The Committee's constitution dictates a minimum two-week period between passing a resolution in Committee and sending that resolution to the student body as a referendum. The required two-week window allows the Committee time to educate the University community about the referendum before voting commences. The Committee's referendum did not appear on the ballot last week, as per their own constitutional constraints.

Though a frustrating way to end months of debate, the Committee then should have acknowledged their mistake and focused their energy on ensuring that the resolution does reach the ballot in the fall. Instead, Committee members lobbied Council leaders to set up a special election to accommodate the last-minute referendum.

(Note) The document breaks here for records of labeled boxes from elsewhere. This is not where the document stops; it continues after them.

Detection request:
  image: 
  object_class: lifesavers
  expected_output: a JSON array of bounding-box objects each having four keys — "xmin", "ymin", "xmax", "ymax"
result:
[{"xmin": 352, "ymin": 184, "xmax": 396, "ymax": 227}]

Council observes its own set of election rules, however -- its constitution requires that referenda appear, at the latest, in the election directly following submission. Asking Council to hold a special election to decide the Committee's referendum meant asking Council to act in opposition to their constitution -- an unacceptable precedent.

Rather than accepting Council's decision not to hold a special election, the Committee opted to circumvent the restrictions of Council's elections process. On Sunday, the Committee created a by-law that allows Committee-administered elections in the case of referenda. The Committee could not convince Council to disregard its constitutional constraints by holding a special election, so Committee members decided to take over, violating their own constitution in the process.

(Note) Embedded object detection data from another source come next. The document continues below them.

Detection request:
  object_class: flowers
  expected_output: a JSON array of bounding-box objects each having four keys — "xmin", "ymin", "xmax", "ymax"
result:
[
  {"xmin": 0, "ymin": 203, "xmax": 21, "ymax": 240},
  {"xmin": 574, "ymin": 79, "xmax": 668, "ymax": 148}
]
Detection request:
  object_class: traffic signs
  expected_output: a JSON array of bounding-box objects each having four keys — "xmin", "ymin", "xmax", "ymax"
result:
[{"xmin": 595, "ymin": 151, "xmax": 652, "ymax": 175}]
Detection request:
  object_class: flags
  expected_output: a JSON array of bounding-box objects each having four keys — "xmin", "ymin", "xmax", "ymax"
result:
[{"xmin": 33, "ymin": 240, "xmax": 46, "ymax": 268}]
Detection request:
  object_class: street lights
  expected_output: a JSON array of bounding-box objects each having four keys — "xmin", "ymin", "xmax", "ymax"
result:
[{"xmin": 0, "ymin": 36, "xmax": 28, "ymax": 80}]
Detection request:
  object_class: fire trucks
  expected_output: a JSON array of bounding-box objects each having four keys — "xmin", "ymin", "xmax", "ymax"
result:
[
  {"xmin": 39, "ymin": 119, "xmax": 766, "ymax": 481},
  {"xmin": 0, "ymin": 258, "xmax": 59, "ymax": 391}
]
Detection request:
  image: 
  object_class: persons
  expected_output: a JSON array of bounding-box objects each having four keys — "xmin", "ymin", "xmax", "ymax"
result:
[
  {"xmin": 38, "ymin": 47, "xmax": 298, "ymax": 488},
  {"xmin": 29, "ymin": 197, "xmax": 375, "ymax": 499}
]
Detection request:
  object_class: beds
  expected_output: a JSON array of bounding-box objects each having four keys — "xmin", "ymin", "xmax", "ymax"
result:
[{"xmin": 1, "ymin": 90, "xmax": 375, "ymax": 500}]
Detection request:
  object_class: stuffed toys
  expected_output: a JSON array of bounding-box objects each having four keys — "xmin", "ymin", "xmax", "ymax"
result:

According to the Committee's constitution, all honor elections fall under the Student Council elections process. Therefore, "referendum elections" -- so-called in the Committee's constitution -- fall into the broader elections category. Council has administered referendum elections, along with candidate elections, for the past 30 years. Shifting the locus of power for referendum elections away from Council is a significant change in the Committee's interpretation of its constitution.

Related Links
  • Honor Press Release on Honor Awareness Day
  • Under this new bylaw, the Committee can bring a referendum to the student body whenever they deem it crucial to do so. Achieving sufficient voter turn-out -- which is difficult enough to do during the bi-yearly Council elections -- will pose a problem for the Committee, as will many other intricacies of overseeing an elections process. Without access to the Student Council elections Web site and other resources, the Committee will be faced with developing its own voting procedure during the two weeks following spring break. The referendum election is now scheduled for April 3-7, allowing little more than two weeks to educate students about the referendum.

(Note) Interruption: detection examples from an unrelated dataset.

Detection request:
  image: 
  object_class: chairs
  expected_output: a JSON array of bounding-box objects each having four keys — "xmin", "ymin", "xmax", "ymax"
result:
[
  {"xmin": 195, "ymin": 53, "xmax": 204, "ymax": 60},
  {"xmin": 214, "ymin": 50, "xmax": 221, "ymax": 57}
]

    The Committee has jumped the gun in its drive to see this referendum go to the student body before the end of the semester. If the issue of removing seriousness from cheating cases is as crucial as the Committee believes, it should be easy to revive it in time for Council's fall elections. The extra time also would allow the Committee to ensure thorough and wide-spread education on the referendum. The honor code affects more than just the students on central Grounds. Educating 18,000 students from 10 different schools in two weeks is too imposing a task, even for a group of highly-competent honor educators.

    This bylaw change -- questionably constitutional, at best -- signifies a rejection by the Committee of Council's election protocol. What might happen if the University Judiciary Committee also decided it needed power over its own elections? What if the student body was asked to vote on referenda, however crucial, each month of the academic year? Yes, this carries the concept of running independent elections to an extreme. But it's a consequence that must be considered.

    The haste the Committee has shown in attempting to put this referendum to a vote remains troublesome. The in-coming Committee members should re-evaluate the bylaw to determine if it is, in fact, in violation of the Committee's constitution.